Le conclusioni della Corte

La Corte conclude affermando che l’attuale ingiustificata dissonanza di disciplina che sussiste, in parte qua, tra le due procedure, non essendovi motivi che, secondo il canone della ragionevolezza, legittimino il trattamento differenziato cui risultano assoggettati i debitori non fallibili rispetto a quelli che possono accedere al concordato preventivo.

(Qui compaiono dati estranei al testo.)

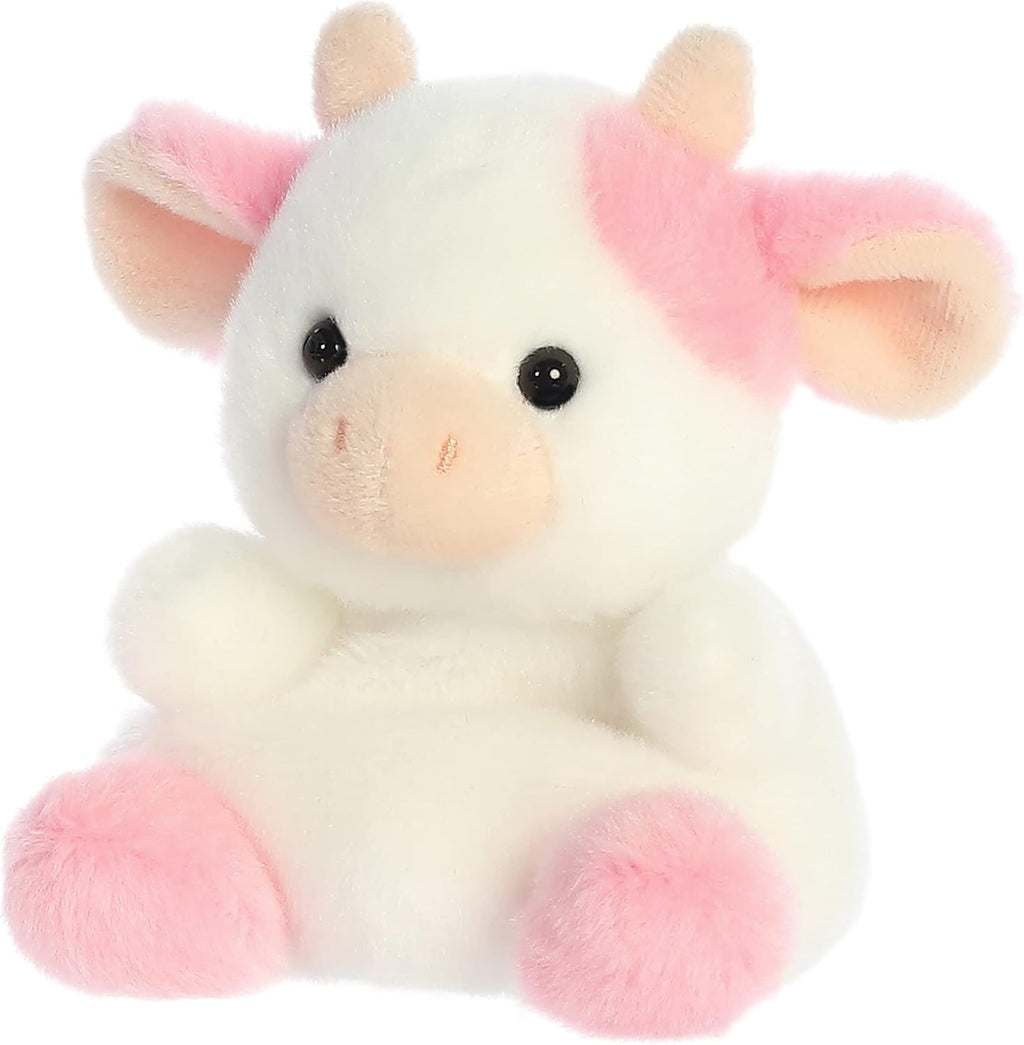 ® Adorable Palm Pals™ Belle Strawberry Cow™ Stuffed Animal - Fun Collectible Plush for Kids and Adult Collectors - Perfect for Decorating Rooms and Birthday Gifts - Pink 6 Inches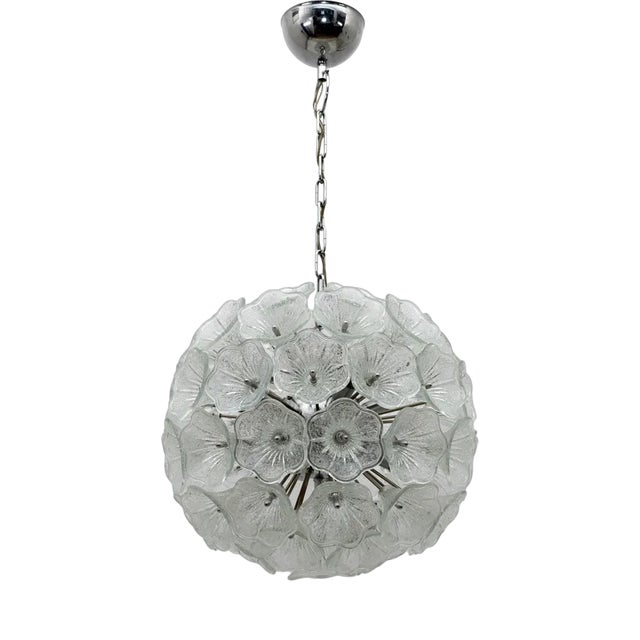 Sputnik Murano Glass Flowers Chandelier by Paolo Venini for Veart, 1960s For Sale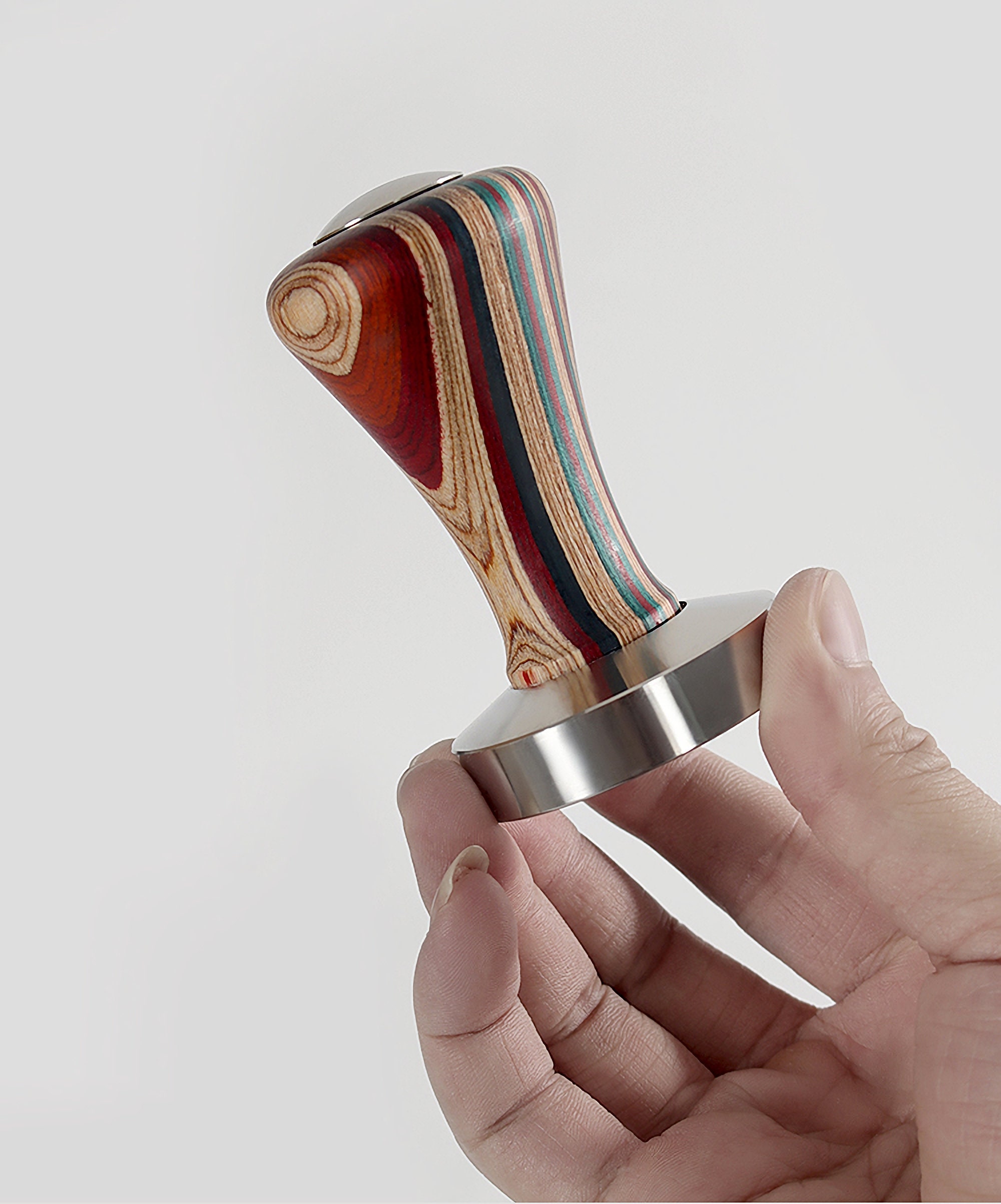 Colorful Wood Handle Espresso Tamper for Coffee Lovers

L’attuale assetto normativo, inoltre, crea diseguaglianze ingiustificate a caduta anche con riferimento agli stessi creditori che partecipano all’accordo di composizione della crisi del debitore non fallibile. Se per un verso – come evidenziato anche da questa Corte con la sentenza n. 225 del 2014 – prima di tale assetto, era l’indisponibilità dell’IVA, determinata dalla riconducibilità del tributo alle risorse proprie dell’Unione europea, che finiva per porre questa imposta in una posizione di assoluta intangibilità rispetto a tutte le altre voci di credito privilegiate (le quali, anche se di rango poziore, finivano per risultare posposte a siffatta pretesa tributaria); per altro verso, oggi, a seguito del richiamato orientamento della CGUE, tale situazione di preferenza non ha più ragion d’essere.

In definitiva

In definitiva, la sentenza della Corte costituzionale e la relativa decisione appare assolutamente ragionevole nella misura in cui consente, su un piano pratico, di anticipare la possibilità di falcidia Iva, anche per i soggetti non fallibili, dalla data della pubblicazione stessa della sentenza sino al 15 agosto 2020, allorquando la possibilità di falcidia dell’Iva e delle ritenute operate e non versate diviene comunque pienamente operante anche nelle procedure concorsuali minori ai sensi del nuovo Codice della Crisi di impresa e dell’insolvenza.